For his shady business dealings and efforts to bypass campaign laws, the Republican Senate candidate in Washington state, Dino Rossi, has been listed as one of 12 "crooked candidates" in 2010 by Citizens for Responsibility and Ethics in Washington (CREW).
According to CREW research, Rossi's relationship with lobbyists David and Richard Ducharme and real estate mogul Michael Mastro deserves investigation. In the 1990s, as a state senator, Rossi and the Ducharmes accepted a $2 million loan from Mastro to buy a property. Rossi failed to report a separate $50,000 portion of the deal on his campaign financial disclosure forms. It was a similar reporting failure that caused ethics problems for now-troubled Rep. Charles Rangel, D-N.Y.

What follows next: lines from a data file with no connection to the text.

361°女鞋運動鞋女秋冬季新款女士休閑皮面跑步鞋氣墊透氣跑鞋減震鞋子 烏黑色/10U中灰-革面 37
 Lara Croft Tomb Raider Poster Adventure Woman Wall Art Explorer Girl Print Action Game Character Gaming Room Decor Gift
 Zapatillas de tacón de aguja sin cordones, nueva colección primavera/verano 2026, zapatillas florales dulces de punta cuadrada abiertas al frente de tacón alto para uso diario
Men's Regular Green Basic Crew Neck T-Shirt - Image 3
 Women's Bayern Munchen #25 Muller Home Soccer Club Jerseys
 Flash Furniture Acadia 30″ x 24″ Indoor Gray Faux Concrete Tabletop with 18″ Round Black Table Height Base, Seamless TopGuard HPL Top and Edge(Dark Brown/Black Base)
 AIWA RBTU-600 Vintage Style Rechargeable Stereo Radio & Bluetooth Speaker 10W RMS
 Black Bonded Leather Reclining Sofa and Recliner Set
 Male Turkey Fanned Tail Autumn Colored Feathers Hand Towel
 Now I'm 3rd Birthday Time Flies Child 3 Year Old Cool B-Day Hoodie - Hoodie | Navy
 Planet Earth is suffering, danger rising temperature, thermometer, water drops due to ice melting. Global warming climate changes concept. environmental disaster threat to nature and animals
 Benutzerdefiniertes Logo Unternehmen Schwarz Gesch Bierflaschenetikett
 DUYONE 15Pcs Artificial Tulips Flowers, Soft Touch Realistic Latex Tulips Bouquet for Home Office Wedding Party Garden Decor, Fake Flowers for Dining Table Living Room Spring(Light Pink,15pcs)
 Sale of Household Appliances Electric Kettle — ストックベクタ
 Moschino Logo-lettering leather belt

Mastro, who donated thousands to Rossi's failed campaign for Washington state governor, subsequently filed for bankruptcy as his investment schemes collapsed in 2009. At the time of the failure of his real estate empire, Mastro's dealings with investors came under investigation by the Washington Department of Financial Institutions, after he created a scheme that, according to descriptions of the deal on CREW's website, seemed not unlike the Bernie Madoff affair.
Because such ethics violations are not investigated after five years, the details of Rossi's relationship with Mastro have not been fully revealed. In fact, some in Washington state are demanding a more careful scrutiny of Rossi's income tax filings and business dealings after Rossi and the Ducharmes made $600,000 on the real estate deal with Mastro. Some media accounts raised questions about Rossi's failure to pay thousands in back taxes.
While Mastro's motives for providing then-state-senator Rossi with such a lucrative deal and his subsequent campaign donations are unclear, Rossi's political positions seem to be based on his personal ambitions and financial dealings. According to one Seattle Times report archived on the CREW website, Rossi has complained about state regulations that govern health and safety in apartment buildings he owned. The news report also uncovered complaints by tenants in Rossi-owned buildings about a "mold problem." If elected, Rossi has promised to fight state and federal regulation of industries he holds investments in.
Rossi's get-rich-quick schemes weren't confined to real estate. According to the CREW analysis, he also talked the Ducharmes into investing thousands in the Eastside Commercial Bank, installing David Ducharme as CEO. As of 2007, when he prepared to launch his second failed bid for governor, Rossi claimed to hold only $75,000 worth of investments in the bank on his financial disclosure forms.
Rossi's bank then undertook the sort of deals and practices that most observers blame for the collapse of the U.S. financial sector in 2008. In 2009, federal investigators declared the bank to be "engaged in unsafe and unsound banking practices relating to its strategic and capital planning, credit underwriting, credit administration, concentration risk management, and liquidity management." They demanded the bank owners inject $3 million into the bank to make it sound. As of May 2010, Rossi's group has not fully complied.
Apart from his shady business dealings and failure to fully report them on campaign disclosure documents, CREW also described how Rossi created a foundation with obvious ambitions for political office that helped him further avoid full transparency. He used his foundation, called Forward Washington, to pay himself an annual salary of $75,000 and to use its resources like a campaign fund without abiding "by campaign contribution limits or disclosure laws," CREW stated.
Only when state investigators looked into the matter did Rossi step down as president of the foundation.
In 2008, watchdog groups filed a 180-page complaint against Rossi for accepting almost $7 million in campaign funds from the Building Industry Association of Washington (BIAW) and allegedly coordinating campaign activities without that group, for which Richard Ducharme has been a lobbyist. While state investigators cleared Rossi of technical violations of the law, CREW maintained that Rossi and BIAW "skirted the law in promoting his candidacy" and attacking Rossi's Democratic opponents.
If Rossi succeeds in his bid for the U.S. Senate, it is likely that he will face immediate ethics problems. But it his ideological positions that anger working families most, according to analysis of his voting record by the Washington State Labor Council.
While in the state legislature, Rossi voted to cut benefits for unemployed workers, to gut laws that provide overtime pay to workers, to kill collective bargaining rights for workers, and to block protections for victims of domestic abuse. Worst of all Rossi voted to give legal immunity to employers that intentionally harm workers and to weaken state laws that protect workers, notably in the building industry with which he has strong business ties.